In the first part of this 2-part-series we talked about recent additions to version 3.5 of the Deep Learning Toolkit for Splunk (DLTK). Here in part 2 we want to explain a few new algorithmic approaches available for time series analysis. These can be especially interesting for anomaly detection and time series prediction.
When you analyze time series, there are many possible ways to generate meaningful insights depending on your goal. In some cases your goal may not be 100% clear yet, so it might make sense for you to examine more broadly a given time series. Calculating matrix profiles can yield interesting insights for a variety of data mining tasks including discovery of patterns and motifs or anomalies in terms of novelties or discords in a time series. This is where the STUMPY python library comes in handy since it comes with a wealth of options. Let’s have a look at an example:
In the screenshot above you can see a time series of logons over the course of a few weeks of data. You can clearly see a cyclical pattern that repeats over weekdays and weekends. Now we use STUMPY to calculate the matrix profile which is shown as a green line below the logons chart. High values in the matrix profile can be interpreted as novelties in the time series. This means that within a given window the pattern of the time series is rarely seen across all of the specified time series data. For example, if we filter on an upper 90 percentile we can easily retrieve an anomaly signal which you can see as spikes in the orange line at the bottom of the chart. This can tell us where our time series is more different than usual. With this information we can further correlate other data sources or use this signal in an anomaly detector or even combine it with other existing anomaly detection approaches such as the DensityFunction in MLTK. The key takeaway here is that you learned something new and possibly automatically spotted interesting patterns in your time series.
Sometimes everything runs smoothly and sometimes changes happen. As a human analyst you often investigate your data and build charts to better understand where such changes occur and then likely derive rules that you use for alerting. Let’s imagine you work in network operations and collect data that measures round trip times for different connections of your services. With all being normal those measurements are typically stable around a certain value. But what if sudden changes occur and you want to get actively notified? This is where change point detection can be a useful approach to let a model learn dynamically from your data where such changes occur.

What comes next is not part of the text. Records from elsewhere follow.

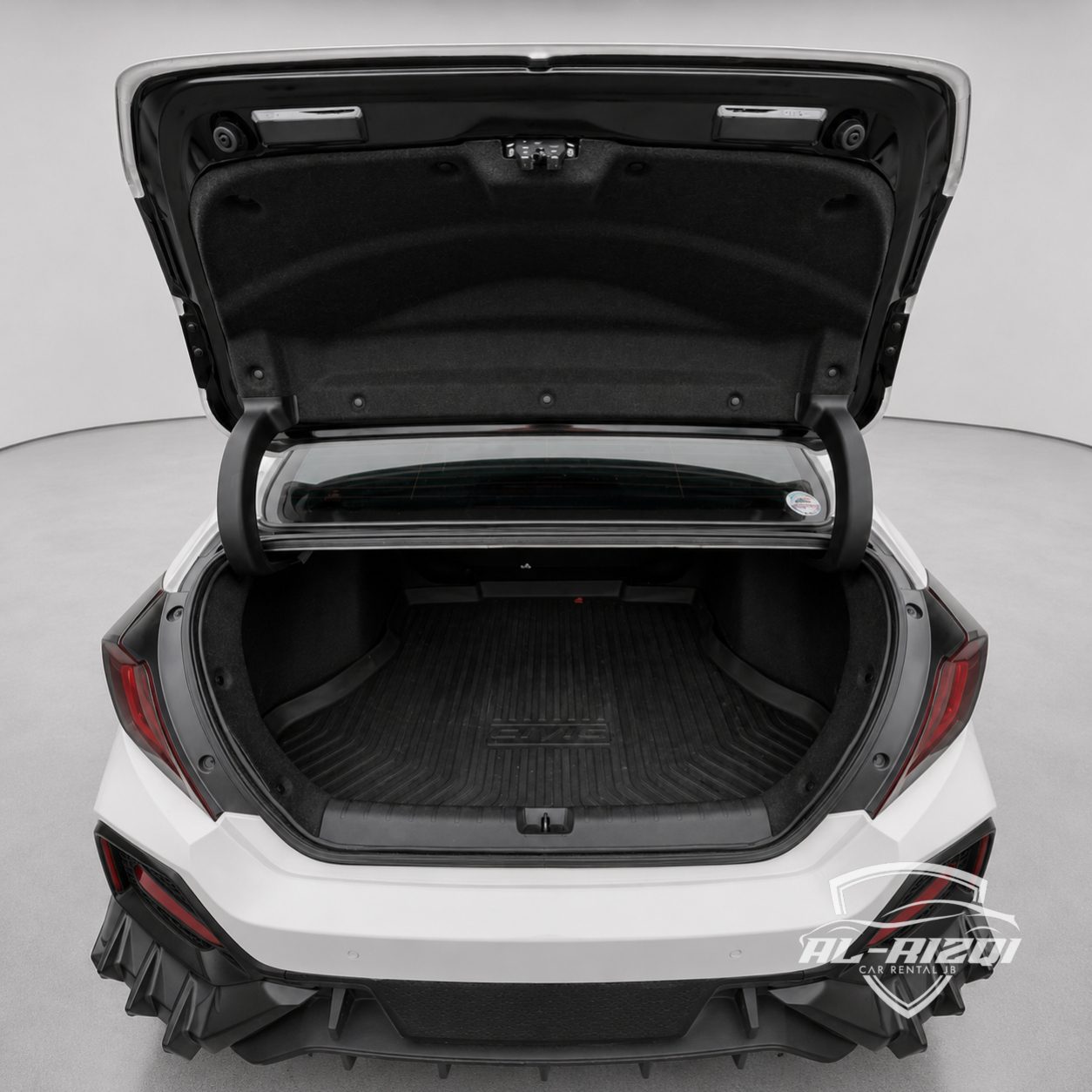 Luggage Space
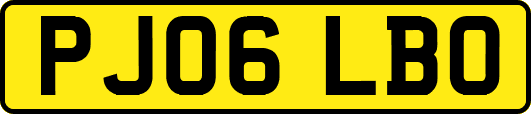 PJ06LBO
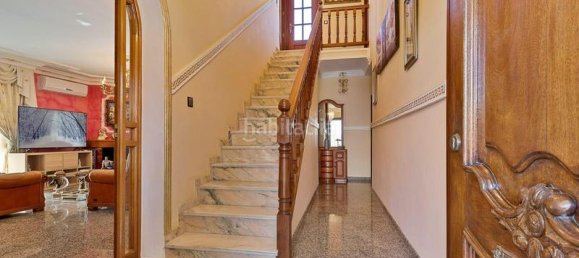 5 bedrooms House in Mijas, Spain No. 55535 4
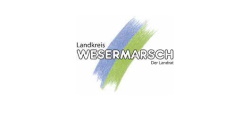 Logo Landkreis Wesermarsch der Landrat
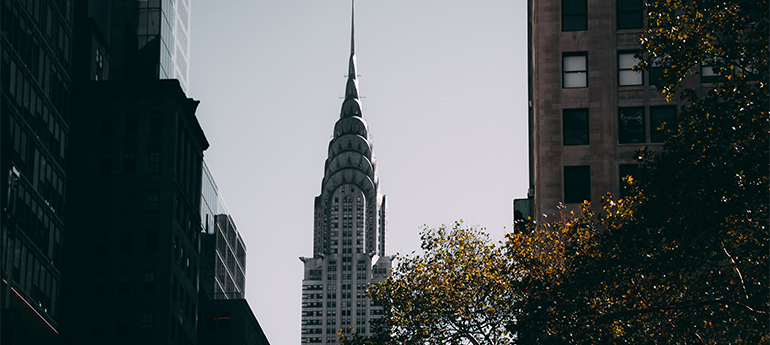 Law Firm Amster, Rothstein & Ebenstein Nabs 11K SF in Chrysler Building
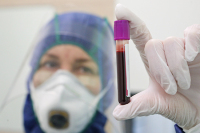 Россия стала второй в мире страной по числу подтверждённых случаев коронавируса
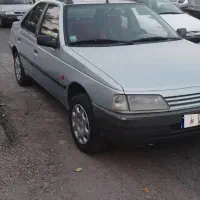 پژو روا دوگانه کارخانه مدل ۸۶قیمت ۱۷۰ میلیون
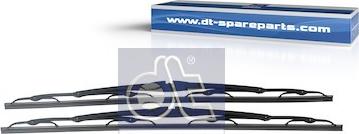 DT Spare Parts 5.63171 - Stikla tīrītāja slotiņa ps1.lv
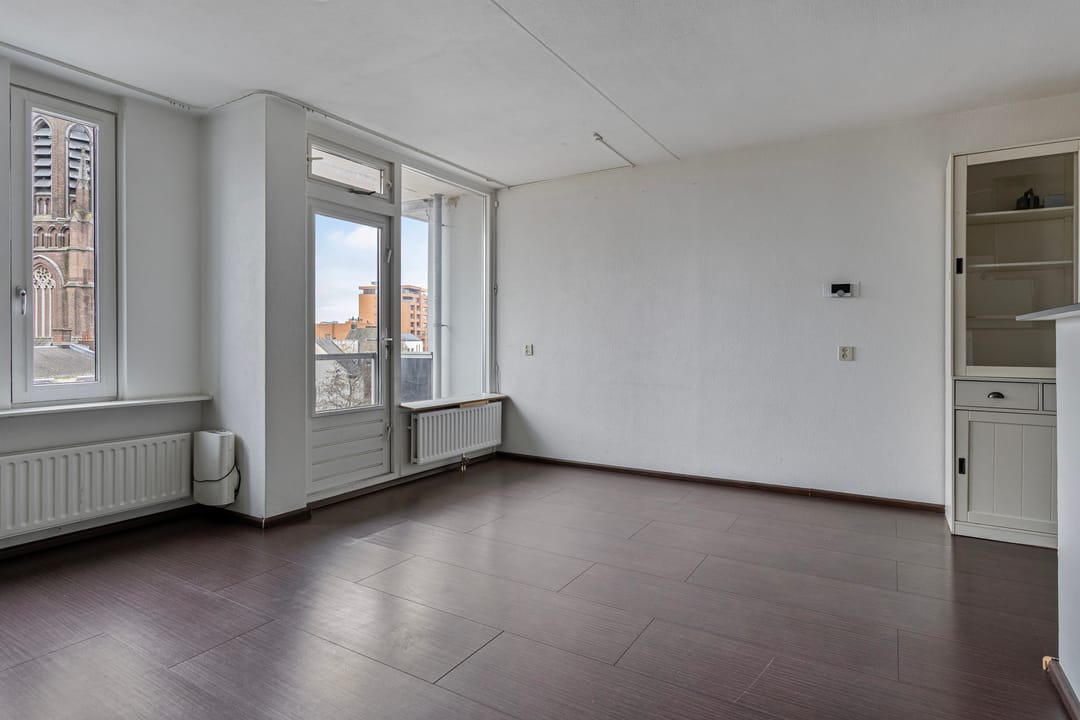 Foto 2 van Heuvelring 67-22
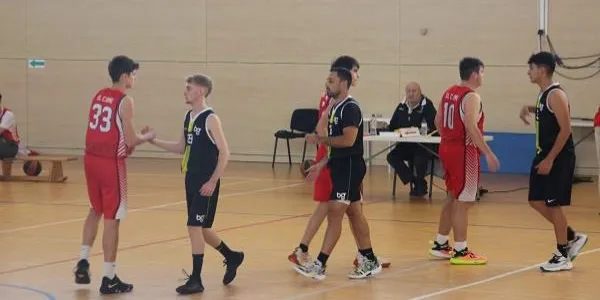 Un CB Altafulla – BBG de dues cares cau a la pista del Carme Bàsquet Sub21 (59-50)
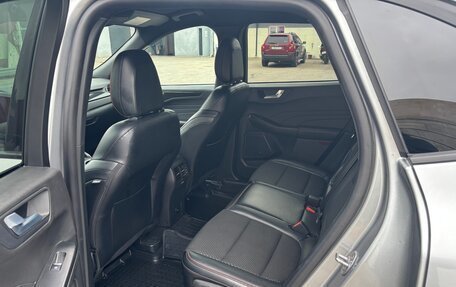 Ford Escape, 2024 год, 1 690 000 рублей, 11 фотография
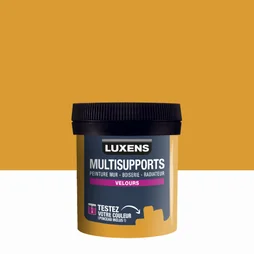 Testeur peinture solemio 1 velours LUXENS 50 ml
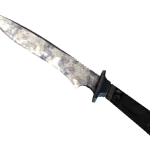 ★ StatTrak™ Classic Knife | Stained (Field-Tested)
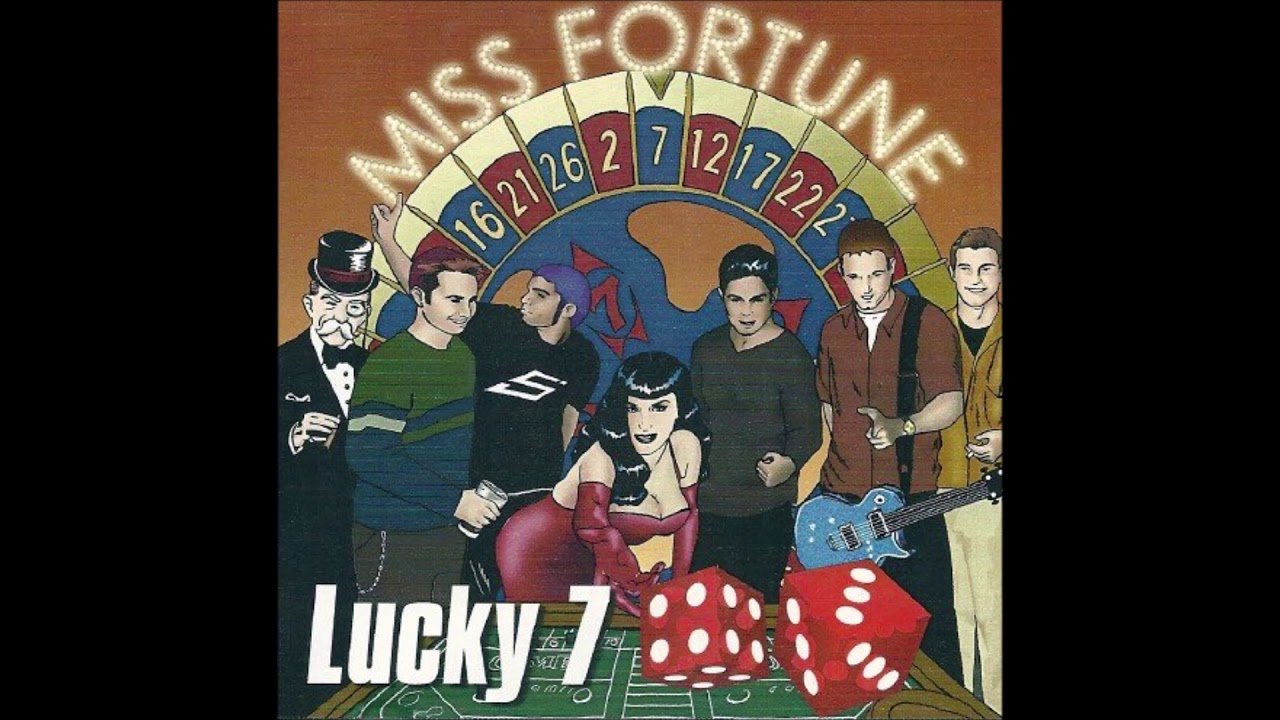 Lucky 7 - Faithfully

The example above shows logs of a simple ping to the DNS service 1.1.1.1 with the given round trip time measurements. As you can see from the data and the chart, the time values are typically around 14ms. Sometimes changes occur and the round trip time spikes up exceeding 200ms. In this use case we switched to different VPN connections which caused a different routing of our ping requests and therefore resulted in different packet round trip times. This certainly doesn’t matter for our simple sample use case, but for many business critical applications it is worth being notified or deriving some KPIs that can be used for further alerting or reporting. Splunk’s IT Service Intelligence (ITSI) combines such measurements to describe the overall health score of IT or business related services. The green bars in the dashboard above show the output of a bayesian online change point detection algorithm as described in this paper and luckily is available as a python library which was integrated into the golden image, so it is ready to use in DLTK if you have a similar scenario. There is some good news for you if you want to tackle such a scenario on a massive scale directly on your streaming data: Splunk’s Data Stream Processor also has a built-in function for drift detection available!
As some of you might have seen, we recently have been investigating ways of making the predictive health score functionality easier to use in ITSI. In addition to this we have been thinking about whether there are specific algorithms that could do a better job of predicting future values for the service health score. With that in mind, enter the memory-intensive Long Short-Term Memory (LSTM) network!

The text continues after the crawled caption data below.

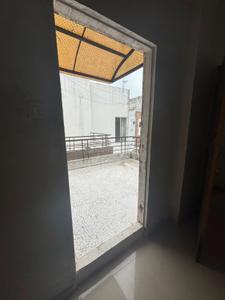 Balcony Image of 1800 Sq.ft 4 BHK Penthouse for sale in The Planet The Planet 1, Bill Vadodara for Rs. 5670000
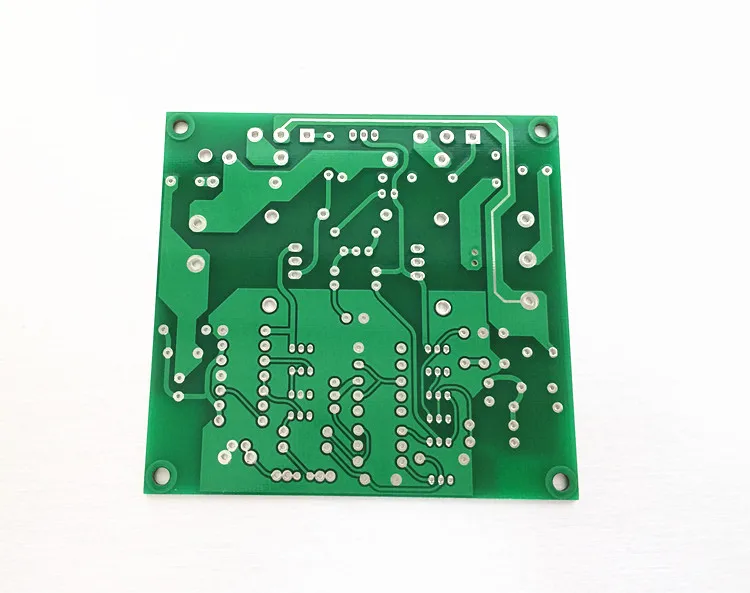 DIY Kit имитация М arantz моно усилитель без предварительно Регулируемый класс на
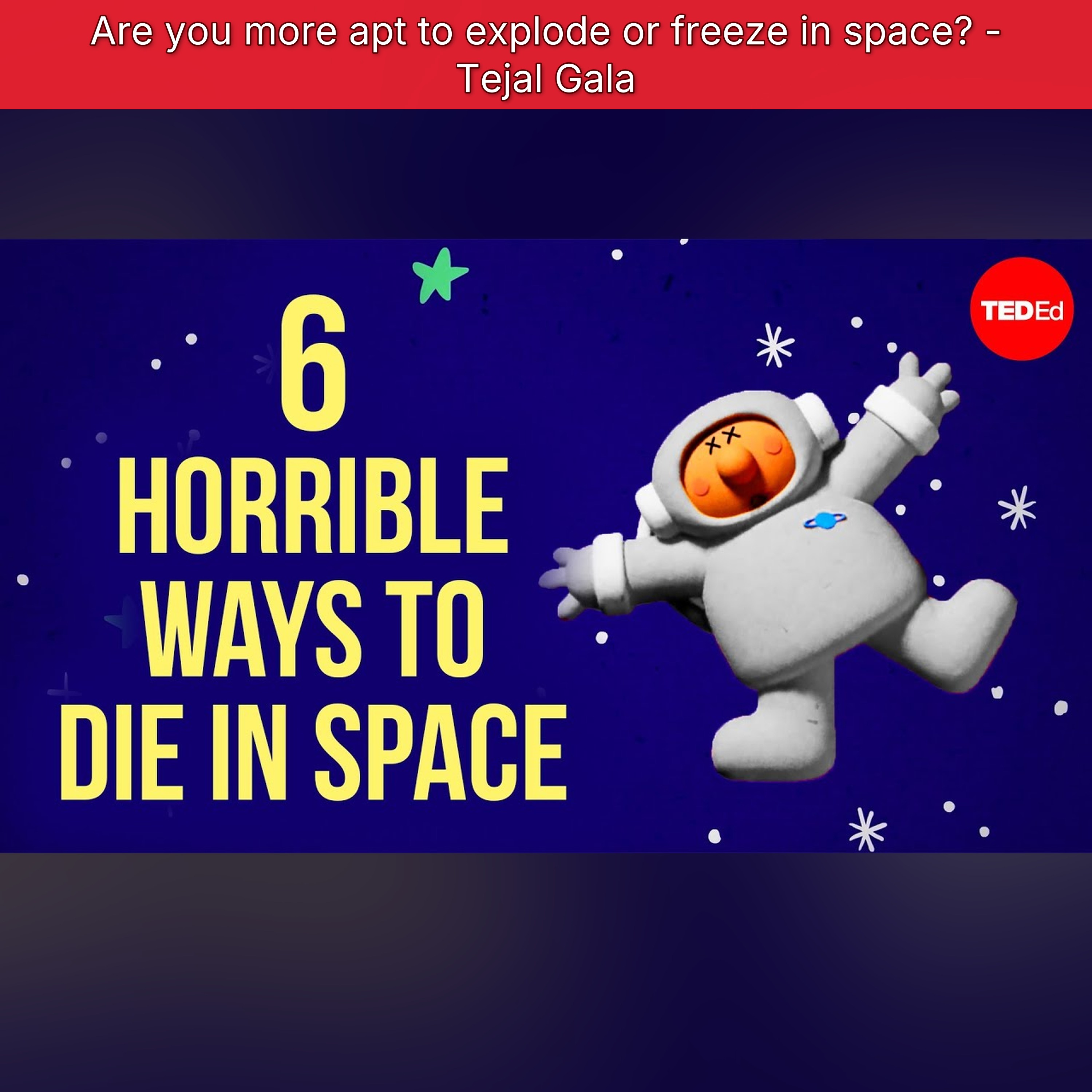 TED-Ed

Although the example below isn’t ITSI specific it could easily be applied to the service health and KPI data that you can find in ITSI. For this example we are taking some server power consumption data and trying to predict the power consumption based on metrics such as the CPU utilisation, disk accesses and core cycles. Unlike algorithms such as a Random Forest Regressor or Linear Regression our LSTM is able to make a prediction based on a sequence of events. In this use case we have modelled sequences of 5 events to make the prediction. This means that if you have data where trend is a factor it can be modelled much more easily with an LSTM than with a standard regressor, which looks only at a single record to make a prediction.
We hope these new algorithms are useful for you to improve either your existing use cases or build entirely new ones that relate to the provided examples above.